Pierrick Tillet
À chaque Mundial de foot, c’est la même chose : les donneurs de
leçons sortent de leurs gonds et fustigent l’opium du peuple au nom
duquel ils parlent si souvent.
Voilà que pour ceux-là, le “peuple” en question serait soudain devenu
une vulgaire “meute” de “dégénérés” et de “moutons” écervelés à qui on
en profiterait pour faire tout avaler.
Il aurait pourtant suffi aux donneurs de leçons, pour se convaincre
du contraire, d’assister à la dernière finale de coupe de France, quand
le président Macron, en remettant le trophée à l’équipe victorieuse,
s’est fait copieusement huer par toutes les travées du stade (sauf
peut-être la tribune officielle).
À propos de jeux du stade, on leur rappellera aussi que le geste de
deux sprinters américains levant leurs poings gantés eut un impact
subversif planétaire bien plus considérable que ne l’aura jamais leur
activisme révolutionnaire confidentiel.
Vous savez sur quoi je lis les commentaires des matchs de ce Mundial ? Sur Cubadebate,
un webmagazine de l’île révolutionnaire castriste. Le foot est loin d’y
être le sport le plus populaire (le base-ball – un sport US ! – vient
avant), mais ils n’en ratent pas une miette et leurs analyses sont d’une
pertinence rare. Croyez-vous pour autant qu’ils soient vendus aux
intérêts des méchants capitalistes ?
Doit-on condamner les passions humaines parce que des salopiots les pervertissent ?

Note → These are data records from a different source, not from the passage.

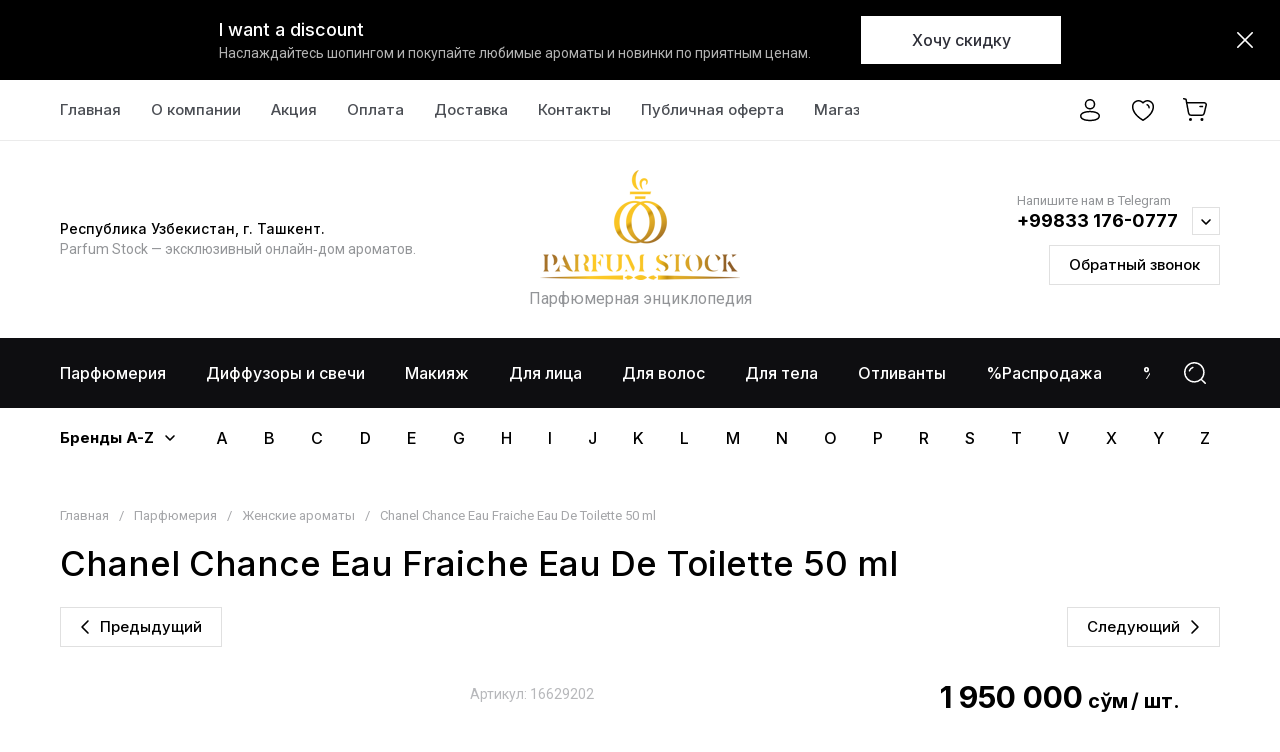

--- FILE ---
content_type: text/javascript
request_url: https://counter.megagroup.ru/0693766590c197039aa7c4336fa643ad.js?r=&s=1280*720*24&u=https%3A%2F%2Fparfumstock.uz%2Fmagazin%2Fproduct%2Fchanel-chance-eau-fraiche-100-ml&t=%D0%9A%D1%83%D0%BF%D0%B8%D1%82%D1%8C%20%D0%BE%D1%80%D0%B8%D0%B3%D0%B8%D0%BD%D0%B0%D0%BB%20Chanel%20Chance%20Eau%20Fra%C3%AEche%20-%20Parfumstock.uz%20%D0%91%D0%BE%D0%BB%D1%8C%D1%88%D0%BE%D0%B9%20%D0%B2%D1%8B%D0%B1%D0%BE%D1%80%20%D0%B8%20%D0%BB%D1%83%D1%87%D1%88%D0%B8&fv=0,0&en=1&rld=0&fr=0&callback=_sntnl1768964859884&1768964859884
body_size: 96
content:
//:1
_sntnl1768964859884({date:"Wed, 21 Jan 2026 03:07:39 GMT", res:"1"})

Que des gougnafiers tentent de récupérer toutes les passions humaines
pour vendre leurs salades ou faire passer leurs saloperies, c’est
évident. Bien sûr que l’argent du foot est obscène. Bien sûr que
d’aucuns vont tenter de profiter du succès éventuel de leur équipe pour
tenter de redorer leur blason politique bien terni.

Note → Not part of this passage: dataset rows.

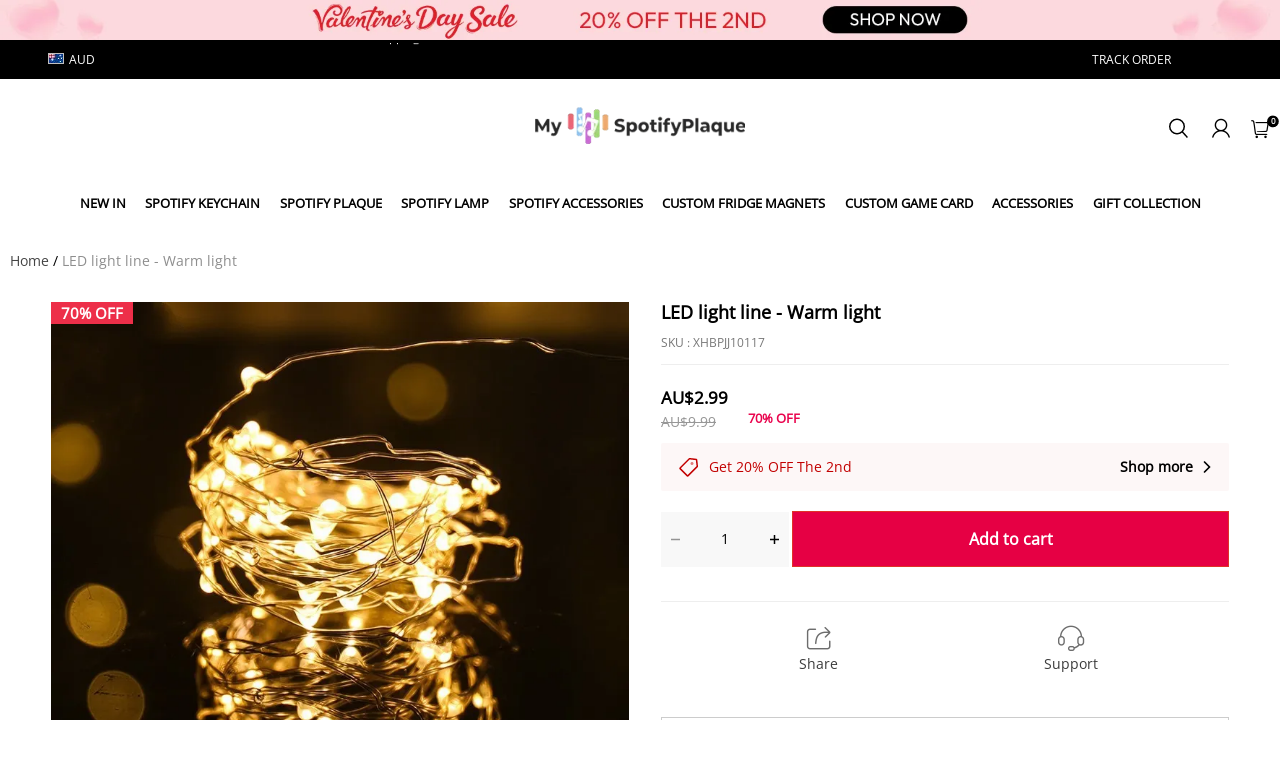

--- FILE ---
content_type: image/svg+xml
request_url: https://img.myshopline.com/image/shopline/8c70bc6abfcf4e3d8bd3160d98db711e.svg?t=svg
body_size: 659
content:
<svg width="160" height="100" viewBox="0 0 160 100" fill="none" xmlns="http://www.w3.org/2000/svg">
<g clip-path="url(#clip0_64475_58717)">
<path d="M152 0H8C3.58172 0 0 3.58172 0 8V92C0 96.4183 3.58172 100 8 100H152C156.418 100 160 96.4183 160 92V8C160 3.58172 156.418 0 152 0Z" fill="white"/>
<path d="M62.3127 38.1108L65.7638 66.1881H99.5094L96.0582 38.1108H62.3127Z" fill="#AA8FFF"/>
<path d="M71.9395 27.3962C74.0918 29.4194 74.3869 32.6018 72.5988 34.5042C70.8106 36.4066 67.6164 36.3086 65.4641 34.2852C63.3118 32.2619 63.0166 29.0794 64.8046 27.177C66.5928 25.2747 69.7872 25.3727 71.9395 27.3962Z" fill="#1A0826"/>
<path fill-rule="evenodd" clip-rule="evenodd" d="M134.875 48.2211C134.098 41.9064 129.138 38.0889 122.402 38.1109H99.9643L103.416 66.1883H113.514L112.826 60.5729H123.512C131.912 60.5729 135.763 55.3347 134.875 48.2211ZM122.413 52.7045L111.849 52.7156L111.017 45.9793L121.637 45.9903C124.133 46.0236 125.409 47.422 125.62 49.3529C125.753 50.5848 125.187 52.7045 122.413 52.7045Z" fill="#1A0826"/>
<path d="M27.1691 58.3422L28.1345 66.1883H61.8466L60.737 57.2101H45.0239L44.8796 56.0893L59.361 45.9792L58.3955 38.1108H24.6833L25.7819 47.1H41.5283L41.6727 48.221L27.1691 58.3422Z" fill="#1A0826"/>
<path fill-rule="evenodd" clip-rule="evenodd" d="M152 2H8C6.4087 2 4.88258 2.63214 3.75736 3.75736C2.63214 4.88258 2 6.4087 2 8V92C2 93.5913 2.63214 95.1174 3.75736 96.2426C4.88258 97.3679 6.4087 98 8 98H152C153.591 98 155.117 97.3679 156.243 96.2426C157.368 95.1174 158 93.5913 158 92V8C158 6.4087 157.368 4.88258 156.243 3.75736C155.117 2.63214 153.591 2 152 2V2ZM8 0C5.87827 0 3.84344 0.842855 2.34315 2.34315C0.842855 3.84344 0 5.87827 0 8L0 92C0 94.1217 0.842855 96.1566 2.34315 97.6569C3.84344 99.1571 5.87827 100 8 100H152C154.122 100 156.157 99.1571 157.657 97.6569C159.157 96.1566 160 94.1217 160 92V8C160 5.87827 159.157 3.84344 157.657 2.34315C156.157 0.842855 154.122 0 152 0L8 0Z" fill="#DDDDD8"/>
</g>
<defs>
<clipPath id="clip0_64475_58717">
<rect width="160" height="100" fill="white"/>
</clipPath>
</defs>
</svg>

Et alors ? Doit-on condamner les passions humaines parce que des
salopiots les pervertissent ? Le foot, ce n’est pas seulement du pognon
et de la dope, c’est aussi la passion de mômes qui vont taper le ballon
(même en chiffon) à la première occase. Et c’est aussi ceux-là, de 7 à
77 ans et des poussières, qui ne rateront pas un match de la Coupe du
monde en Russie. Au nom de je ne sais quelle éthique étriquée vous
arrogez-vous le droit de leur gâcher le plaisir ?

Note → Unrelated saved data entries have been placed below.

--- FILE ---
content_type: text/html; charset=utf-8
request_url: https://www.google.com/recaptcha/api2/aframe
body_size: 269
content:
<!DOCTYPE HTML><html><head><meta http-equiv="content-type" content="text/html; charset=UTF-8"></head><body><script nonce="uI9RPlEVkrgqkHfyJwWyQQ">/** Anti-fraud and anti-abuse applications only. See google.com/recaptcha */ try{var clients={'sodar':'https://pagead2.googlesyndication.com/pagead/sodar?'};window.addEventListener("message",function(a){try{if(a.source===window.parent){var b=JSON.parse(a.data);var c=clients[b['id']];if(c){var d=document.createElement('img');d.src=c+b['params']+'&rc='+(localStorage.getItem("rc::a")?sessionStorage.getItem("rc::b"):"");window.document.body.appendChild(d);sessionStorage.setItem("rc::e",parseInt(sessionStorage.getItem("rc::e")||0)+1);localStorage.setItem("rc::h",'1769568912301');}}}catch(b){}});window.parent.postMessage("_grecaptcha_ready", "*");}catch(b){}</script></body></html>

On a parfaitement le droit de ne pas aimer le foot, bien sûr, mais de
là à lâcher vos anathèmes de commissaires politiques sur ceux qui y ont
goût, vous devriez faire gaffe, les gars : non seulement vous êtes
chiants, mais votre révolution, vous allez pouvoir continuer un bon bout
de temps à vous la ruminer tout seuls dans vos réduits.
Le peuple, lui,
n’est peut-être pas toujours aussi malin que vous, mais il se fout de
vos aigreurs comme de son premier maillot de minime.